● **WORK REQUIRED**
Lines to return, exactly: from the line with "3. RATKO VUKOVIĆ;" to the line with "7. NICOL POLENUS;" in the entries below, both included.

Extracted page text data
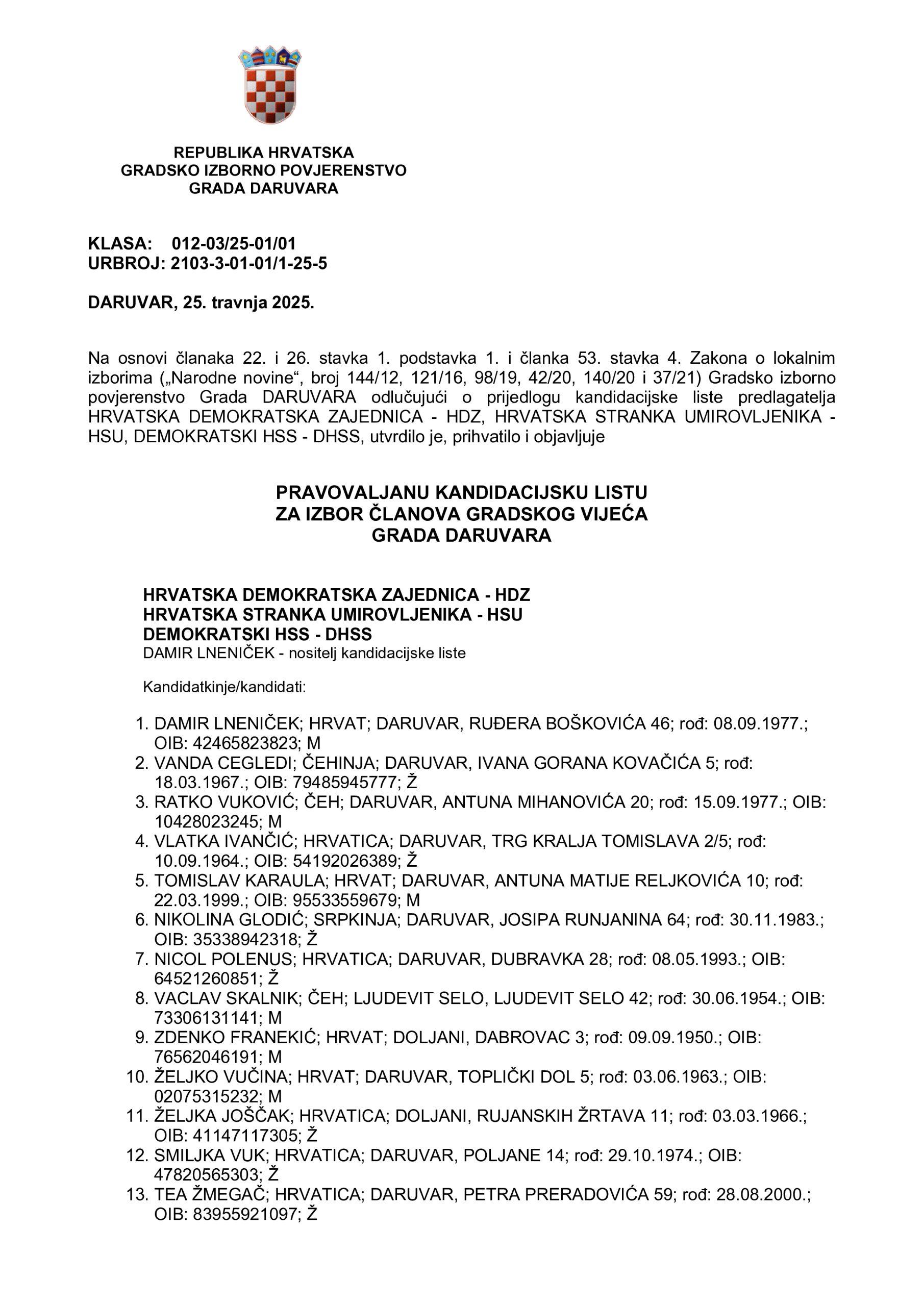 REPUBLIKA HRVATSKA
GRADSKO IZBORNO POVJERENSTVO
GRADA DARUVARA

KLASA: 012-03/25-01/01
URBROJ: 2103-3-01-01/1-25-5

DARUVAR, 25. travnja 2025.

Na osnovi članaka 22. i 26. stavka 1. podstavka 1. i članka 53. stavka 4. Zakona o lokalnim izborima („Narodne novine“, broj 144/12, 121/16, 98/19, 42/20, 140/20 i 37/21) Gradsko izborno povjerenstvo Grada DARUVARA odlučujući o prijedlogu kandidacijske liste predlagatelja HRVATSKA DEMOKRATSKA ZAJEDNICA - HDZ, HRVATSKA STRANKA UMIROVLJENIKA - HSU, DEMOKRATSKI HSS - DHSS, utvrdilo je, prihvatilo i objavljuje

PRAVOVALJANU KANDIDACIJSKU LISTU
ZA IZBOR ČLANOVA GRADSKOG VIJEĆA
GRADA DARUVARA

HRVATSKA DEMOKRATSKA ZAJEDNICA - HDZ
HRVATSKA STRANKA UMIROVLJENIKA - HSU
DEMOKRATSKI HSS - DHSS
DAMIR LNENIČEK - nositelj kandidacijske liste

Kandidatkinje/kandidati:

1. DAMIR LNENIČEK; HRVAT; DARUVAR, RUĐERA BOŠKOVIĆA 46; rođ: 08.09.1977.; OIB: 42465823823; M
2. VANDA CEGLEDI; ČEHINJA; DARUVAR, IVANA GORANA KOVAČIĆA 5; rođ: 18.03.1967.; OIB: 79485945777; Ž
3. RATKO VUKOVIĆ; ČEH; DARUVAR, ANTUNA MIHANOVIĆA 20; rođ: 15.09.1977.; OIB: 10428023245; M
4. VLATKA IVANČIĆ; HRVATICA; DARUVAR, TRG KRALJA TOMISLAVA 2/5; rođ: 10.09.1964.; OIB: 54192026389; Ž
5. TOMISLAV KARAULA; HRVAT; DARUVAR, ANTUNA MATIJE RELJKOVIĆA 10; rođ: 22.03.1999.; OIB: 95533559679; M
6. NIKOLINA GLODIĆ; SRPKINJA; DARUVAR, JOSIPA RUNJANINA 64; rođ: 30.11.1983.; OIB: 35338942318; Ž
7. NICOL POLENUS; HRVATICA; DARUVAR, DUBRAVKA 28; rođ: 08.05.1993.; OIB: 64521260851; Ž
8. VACLAV SKALNIK; ČEH; LJUDEVIT SELO, LJUDEVIT SELO 42; rođ: 30.06.1954.; OIB: 73306131141; M
9. ZDENKO FRANEKIĆ; HRVAT; DOLJANI, DABROVAC 3; rođ: 09.09.1950.; OIB: 76562046191; M
10. ŽELJKO VUČINA; HRVAT; DARUVAR, TOPLIČKI DOL 5; rođ: 03.06.1963.; OIB: 02075315232; M
11. ŽELJKA JOŠČAK; HRVATICA; DOLJANI, RUJANSKIH ŽRTAVA 11; rođ: 03.03.1966.; OIB: 41147117305; Ž
12. SMILJKA VUK; HRVATICA; DARUVAR, POLJANE 14; rođ: 29.10.1974.; OIB: 47820565303; Ž
13. TEA ŽMEGAČ; HRVATICA; DARUVAR, PETRA PRERADOVIĆA 59; rođ: 28.08.2000.; OIB: 83955921097; Ž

● **EXERCISE SOLUTION**
3. RATKO VUKOVIĆ; ČEH; DARUVAR, ANTUNA MIHANOVIĆA 20; rođ: 15.09.1977.; OIB: 10428023245; M
4. VLATKA IVANČIĆ; HRVATICA; DARUVAR, TRG KRALJA TOMISLAVA 2/5; rođ: 10.09.1964.; OIB: 54192026389; Ž
5. TOMISLAV KARAULA; HRVAT; DARUVAR, ANTUNA MATIJE RELJKOVIĆA 10; rođ: 22.03.1999.; OIB: 95533559679; M
6. NIKOLINA GLODIĆ; SRPKINJA; DARUVAR, JOSIPA RUNJANINA 64; rođ: 30.11.1983.; OIB: 35338942318; Ž
7. NICOL POLENUS; HRVATICA; DARUVAR, DUBRAVKA 28; rođ: 08.05.1993.; OIB: 64521260851; Ž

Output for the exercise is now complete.